Um, but your whole story sounds quite stereotypical... a bit fake to put it bluntly. Are you sure those are your true feelings?
Von Witzleben
03-03-2006, 02:08
My. What a long story.
Markreich
03-03-2006, 02:14
"Martial Arts are organized uselessness." -Bruce Lee
Mythotic Kelkia
03-03-2006, 02:22
As a brown belt, I settled into a comfortable nitch.

Do you mean niche? pronounced /niS/ (rhymes with leash).
Von Witzleben
03-03-2006, 02:30
So. Is anyone else here doing any form of MA's? I'm just startet with kickboxing again. After a 4 year break. Man. I'm in such bad shape.:(
Europa Maxima
03-03-2006, 02:32
So. Is anyone else here doing any form of MA's? I'm just startet with kickboxing again. After a 4 year break. Man. I'm in such bad shape.:(
I am considering either doing Wing Chun, Krav Maga or Aikido, or maybe even Ninjutsu. So far I've been doing Wing Chun, and it's great, but the lessons may no longer fit my time-table as of next year.
Von Witzleben
03-03-2006, 02:37
Your considering Wing Chun and your doing Wing Chun already?
Europa Maxima
03-03-2006, 02:49
Your considering Wing Chun and your doing Wing Chun already?
As in continuing it, albeit at a later stage. Not sure yet.
The Beach Boys
03-03-2006, 02:55
Um, but your whole story sounds quite stereotypical... a bit fake to put it bluntly. Are you sure those are your true feelings?

FWIW, I'm not happy to say "fake", I'd prefer to say it sounds like you could be trying to say what you think the examiners would like to read.

but I agree with Senkai's question.

is it possible you've influenced by how more senior people talk about their growth in tang soo do, and maybe you think that's how you're expected to see it?

and, are you sure you've spent enough time in your own head with it all? in the old days we were encouraged to spend time in meditation and in our own thoughts, and explanations were at a minimum because they wanted us to figure more out for ourselves. if we couldn't it soon became obvious when we didn't understand what was what.

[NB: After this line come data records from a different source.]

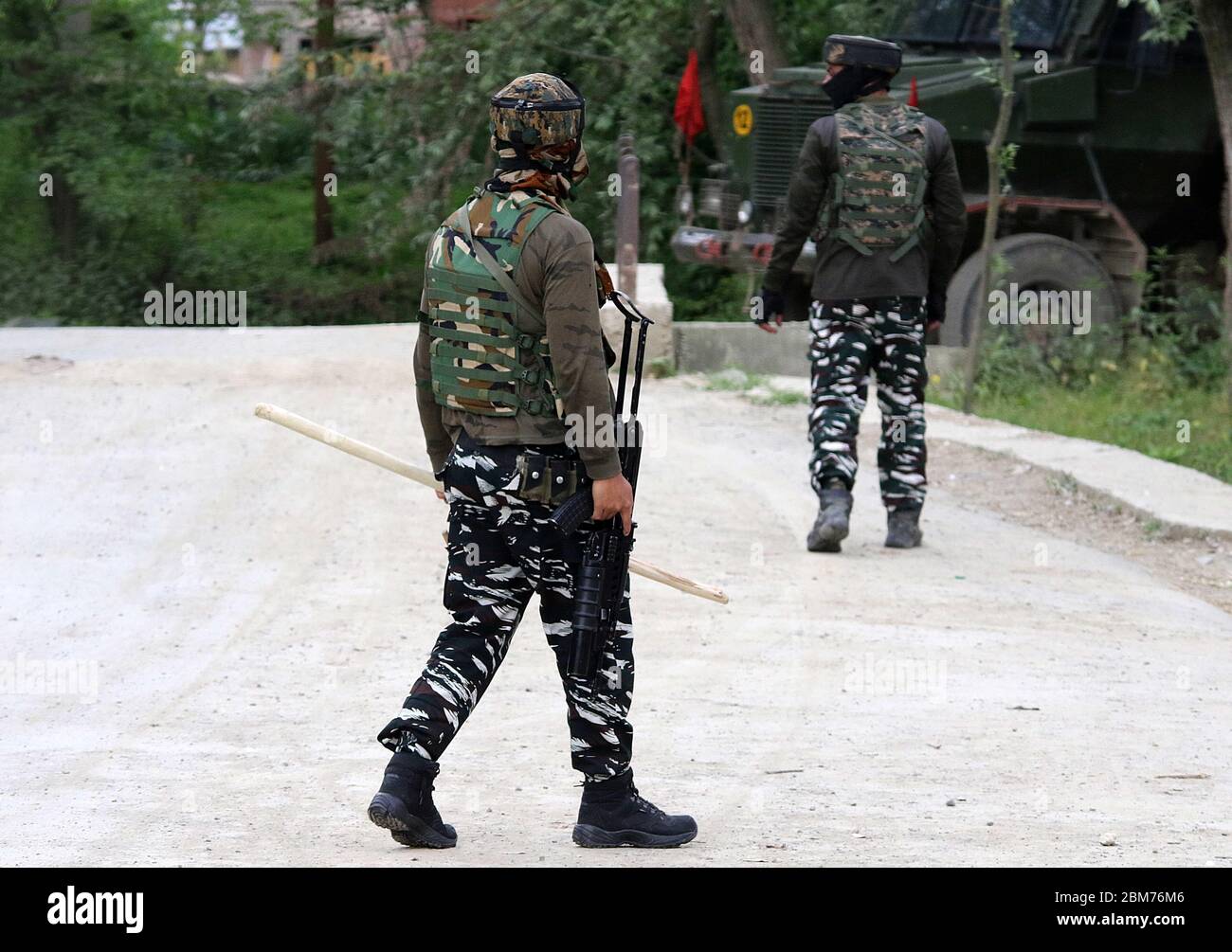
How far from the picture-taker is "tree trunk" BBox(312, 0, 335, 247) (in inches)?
771

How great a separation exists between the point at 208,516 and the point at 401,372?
3.37 metres

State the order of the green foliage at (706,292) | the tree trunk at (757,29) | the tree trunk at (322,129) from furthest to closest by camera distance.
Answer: the tree trunk at (322,129) → the green foliage at (706,292) → the tree trunk at (757,29)

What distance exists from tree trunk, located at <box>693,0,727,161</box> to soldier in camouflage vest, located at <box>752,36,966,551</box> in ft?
34.0

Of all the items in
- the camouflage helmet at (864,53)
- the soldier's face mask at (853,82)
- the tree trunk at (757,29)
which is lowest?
the soldier's face mask at (853,82)

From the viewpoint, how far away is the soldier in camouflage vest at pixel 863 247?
7.00 metres

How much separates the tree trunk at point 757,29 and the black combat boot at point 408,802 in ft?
42.3

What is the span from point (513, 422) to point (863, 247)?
3.59 m

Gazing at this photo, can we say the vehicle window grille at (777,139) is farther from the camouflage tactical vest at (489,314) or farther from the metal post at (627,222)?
the camouflage tactical vest at (489,314)

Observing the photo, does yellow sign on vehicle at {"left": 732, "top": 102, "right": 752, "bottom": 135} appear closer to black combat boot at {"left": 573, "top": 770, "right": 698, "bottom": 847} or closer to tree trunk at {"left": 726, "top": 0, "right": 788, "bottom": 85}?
tree trunk at {"left": 726, "top": 0, "right": 788, "bottom": 85}

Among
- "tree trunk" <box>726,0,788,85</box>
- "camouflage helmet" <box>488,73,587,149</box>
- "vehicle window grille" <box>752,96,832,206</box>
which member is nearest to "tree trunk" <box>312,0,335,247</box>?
"tree trunk" <box>726,0,788,85</box>

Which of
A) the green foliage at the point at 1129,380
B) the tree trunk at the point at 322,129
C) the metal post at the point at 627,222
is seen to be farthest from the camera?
the tree trunk at the point at 322,129

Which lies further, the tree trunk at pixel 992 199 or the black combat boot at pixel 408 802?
the tree trunk at pixel 992 199

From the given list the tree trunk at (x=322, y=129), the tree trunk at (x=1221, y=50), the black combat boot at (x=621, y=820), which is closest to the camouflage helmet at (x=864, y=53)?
the black combat boot at (x=621, y=820)
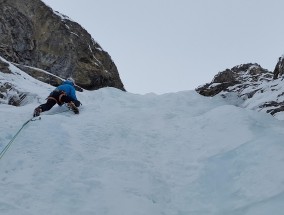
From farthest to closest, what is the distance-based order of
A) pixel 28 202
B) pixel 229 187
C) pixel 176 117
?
pixel 176 117
pixel 229 187
pixel 28 202

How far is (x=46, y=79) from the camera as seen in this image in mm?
15445

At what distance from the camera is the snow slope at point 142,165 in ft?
16.1


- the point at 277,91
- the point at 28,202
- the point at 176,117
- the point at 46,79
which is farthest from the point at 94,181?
the point at 46,79

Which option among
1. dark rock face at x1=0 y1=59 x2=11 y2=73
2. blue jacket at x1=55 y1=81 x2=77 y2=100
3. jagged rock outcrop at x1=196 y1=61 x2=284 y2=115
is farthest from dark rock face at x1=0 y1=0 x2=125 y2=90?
blue jacket at x1=55 y1=81 x2=77 y2=100

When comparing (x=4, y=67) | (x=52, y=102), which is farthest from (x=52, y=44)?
(x=52, y=102)

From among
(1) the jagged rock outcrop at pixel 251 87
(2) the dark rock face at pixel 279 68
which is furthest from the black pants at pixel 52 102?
(2) the dark rock face at pixel 279 68

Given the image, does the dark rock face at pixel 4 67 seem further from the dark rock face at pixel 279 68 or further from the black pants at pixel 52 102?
the dark rock face at pixel 279 68

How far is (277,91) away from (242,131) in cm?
371

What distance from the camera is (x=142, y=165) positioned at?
6.26 meters

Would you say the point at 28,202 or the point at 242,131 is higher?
the point at 242,131

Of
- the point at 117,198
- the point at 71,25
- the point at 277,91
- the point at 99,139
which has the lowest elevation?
the point at 117,198

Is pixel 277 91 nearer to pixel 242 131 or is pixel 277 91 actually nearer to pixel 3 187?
pixel 242 131

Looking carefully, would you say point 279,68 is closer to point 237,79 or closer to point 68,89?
point 237,79

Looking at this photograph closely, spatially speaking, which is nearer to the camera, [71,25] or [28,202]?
[28,202]
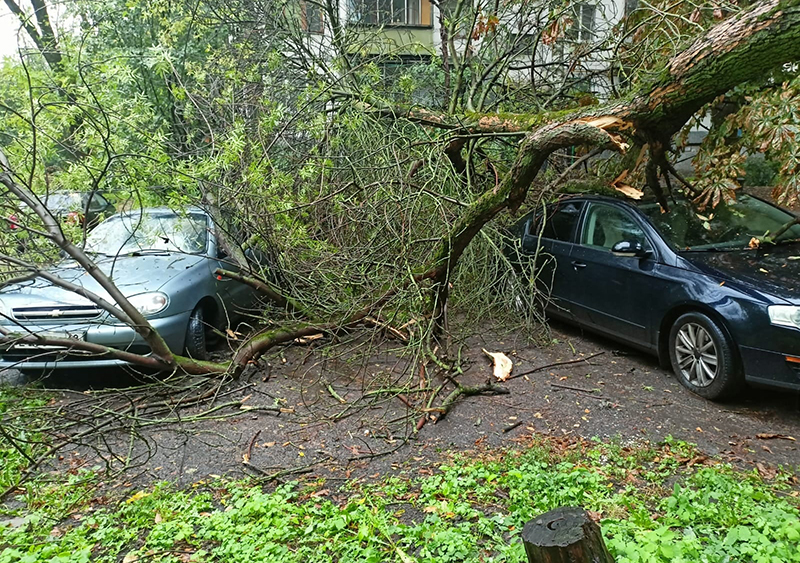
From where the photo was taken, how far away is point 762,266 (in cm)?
483

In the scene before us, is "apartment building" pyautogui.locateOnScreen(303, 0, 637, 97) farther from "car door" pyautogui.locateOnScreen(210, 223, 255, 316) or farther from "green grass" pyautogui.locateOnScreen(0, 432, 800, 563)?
"green grass" pyautogui.locateOnScreen(0, 432, 800, 563)

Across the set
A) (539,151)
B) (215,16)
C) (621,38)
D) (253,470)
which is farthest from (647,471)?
(215,16)

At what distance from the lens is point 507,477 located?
370cm

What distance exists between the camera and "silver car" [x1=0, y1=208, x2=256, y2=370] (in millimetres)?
5358

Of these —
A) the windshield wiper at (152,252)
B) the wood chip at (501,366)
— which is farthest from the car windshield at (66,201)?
the wood chip at (501,366)

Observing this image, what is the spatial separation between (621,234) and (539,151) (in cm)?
207

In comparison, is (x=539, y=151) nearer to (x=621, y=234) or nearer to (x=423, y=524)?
(x=621, y=234)

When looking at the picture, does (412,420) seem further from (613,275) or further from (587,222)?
(587,222)

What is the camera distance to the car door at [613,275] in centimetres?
551

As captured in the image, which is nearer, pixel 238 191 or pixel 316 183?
pixel 238 191

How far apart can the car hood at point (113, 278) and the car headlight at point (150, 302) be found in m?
0.06

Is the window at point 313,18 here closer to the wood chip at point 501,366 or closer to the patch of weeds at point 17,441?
the wood chip at point 501,366

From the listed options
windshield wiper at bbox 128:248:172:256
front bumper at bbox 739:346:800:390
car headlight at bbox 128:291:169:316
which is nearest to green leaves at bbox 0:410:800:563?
front bumper at bbox 739:346:800:390

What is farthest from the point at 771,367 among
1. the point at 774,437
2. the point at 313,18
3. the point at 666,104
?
the point at 313,18
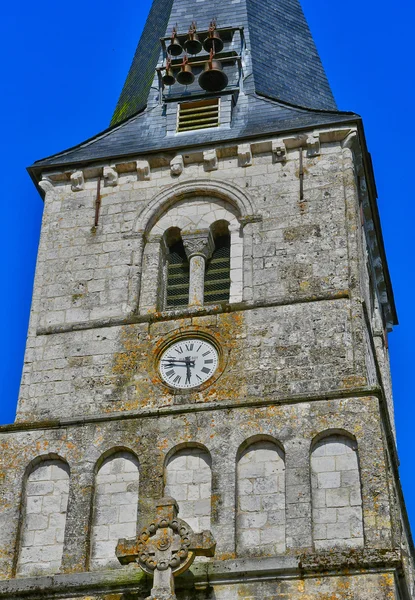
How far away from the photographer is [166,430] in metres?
18.3

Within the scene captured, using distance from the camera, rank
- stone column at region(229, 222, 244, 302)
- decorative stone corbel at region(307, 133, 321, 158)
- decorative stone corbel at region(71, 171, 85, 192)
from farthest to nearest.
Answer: decorative stone corbel at region(71, 171, 85, 192)
decorative stone corbel at region(307, 133, 321, 158)
stone column at region(229, 222, 244, 302)

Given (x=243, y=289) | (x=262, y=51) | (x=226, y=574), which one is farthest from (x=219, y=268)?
(x=226, y=574)

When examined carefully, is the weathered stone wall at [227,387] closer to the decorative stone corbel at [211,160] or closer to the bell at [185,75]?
the decorative stone corbel at [211,160]

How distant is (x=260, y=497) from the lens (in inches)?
688

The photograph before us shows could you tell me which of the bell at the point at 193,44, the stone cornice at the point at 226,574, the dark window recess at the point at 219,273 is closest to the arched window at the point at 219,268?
the dark window recess at the point at 219,273

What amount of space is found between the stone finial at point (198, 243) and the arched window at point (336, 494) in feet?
13.9

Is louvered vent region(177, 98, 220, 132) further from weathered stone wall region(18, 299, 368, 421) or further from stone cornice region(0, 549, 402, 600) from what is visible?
stone cornice region(0, 549, 402, 600)

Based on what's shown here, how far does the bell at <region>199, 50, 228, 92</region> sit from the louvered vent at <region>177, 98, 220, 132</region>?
0.68 ft

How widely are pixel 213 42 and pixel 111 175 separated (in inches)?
129

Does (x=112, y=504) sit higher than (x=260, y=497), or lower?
higher

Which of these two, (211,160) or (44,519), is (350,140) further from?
(44,519)

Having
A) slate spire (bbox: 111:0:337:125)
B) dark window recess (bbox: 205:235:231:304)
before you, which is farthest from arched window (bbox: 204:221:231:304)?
slate spire (bbox: 111:0:337:125)

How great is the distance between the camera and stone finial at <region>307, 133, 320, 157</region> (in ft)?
69.7

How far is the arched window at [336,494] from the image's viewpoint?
1688cm
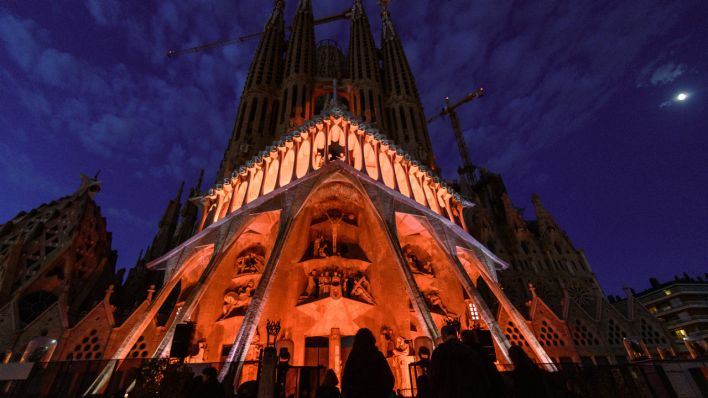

I know some schools are different now.

I don't know you or your school, so I may be way off base. if I'm wrong I apologize. but just consider it. what is your own contact with the essence of tang soo do's meaning? what's so simple you could say it in one sentence, so all-embracing it goes beyond techniques and styles and boundaries to what is true in all martial arts, so personal you can see it growing in your everyday life as well as your practice, so fundamental it integrates you so that you aren't one kind of person in uniform and another out, or one person in one situation and a different person in another, and so real it changes how you live and gives you a handle on all your life, not just on martial arts?

here is the only thing I'm sure of:

the only answer to your assignment that will be worth a damn to your black belt examination or to your life is the one that is so much your own that it grows out of you, and that is so much the fruit of your own spirit that you won't need or want to ask a bunch of strangers (or even your dojang brothers) to help you with it. just as your techniques and forms have to be the outgrowth of you as a martial artist, so does your philosophy. the black belt test is many things, including the first step in proving that tang soo do is more than someone else's shadow around you, it's your own shadow. don't write about anyone else's shadow. write about your own. better you should have a small shadow of your own than a big shadow of someone else.

all the best. in tang soo do.
Newtdom
03-03-2006, 02:58
I have done martial arts for 13years now. I have a 5th degree in Aikido (Godan), a 2nd Degree in Tae Kwon do and have trained a bit in Krav Maga.

Is your thesis suppose to be just like a history about your personal career or martial arts in general? If its suppose to be about your feelings and emotions then I think your on the right track, but for my thesis (to be a certified instructor) I had to write about just martial art philosophy in general.

But so far I have really enjoyed what you have written...keep it up. And remember your Black Belt has nothing to do with the ability to beat a person up, but in the perseverance and courage it took to get to that rank.
The Bruce
03-03-2006, 03:26
I used to joke that mastery is after years training to punch very solid objects realizing that you really don’t have to punch solid objects with your fist anymore.
Qwystyria
03-03-2006, 04:27
As someone who's written, read and graded numerous Tang Soo Do essays, your essay strikes me as a particuarly run-of-the-mill typical essay. You don't say anything wrong, and you most likely actually think what you said. Your grammar is a little iffy at times. It doesn't look like you're quite done with it. But I'm sure whatever you do will be acceptable, and most martial arts instructors aren't really grammareticians anyway.

BUT if you're really looking to impress them - and to use this as a way to improve yourself, you might try looking a little deeper than that. WHY do you like sparring? WHY are you motivated? What is it about martial arts that keeps your interest month after month and year after year? What is it about being a black belt that draws you to it? What do you think it really means to have one? What changes will it make in your life? Don't just go for the facts, go for the reasons. I've only ever read one essay like that, and man, that guy would've gotten that belt no matter WHAT he did, I think.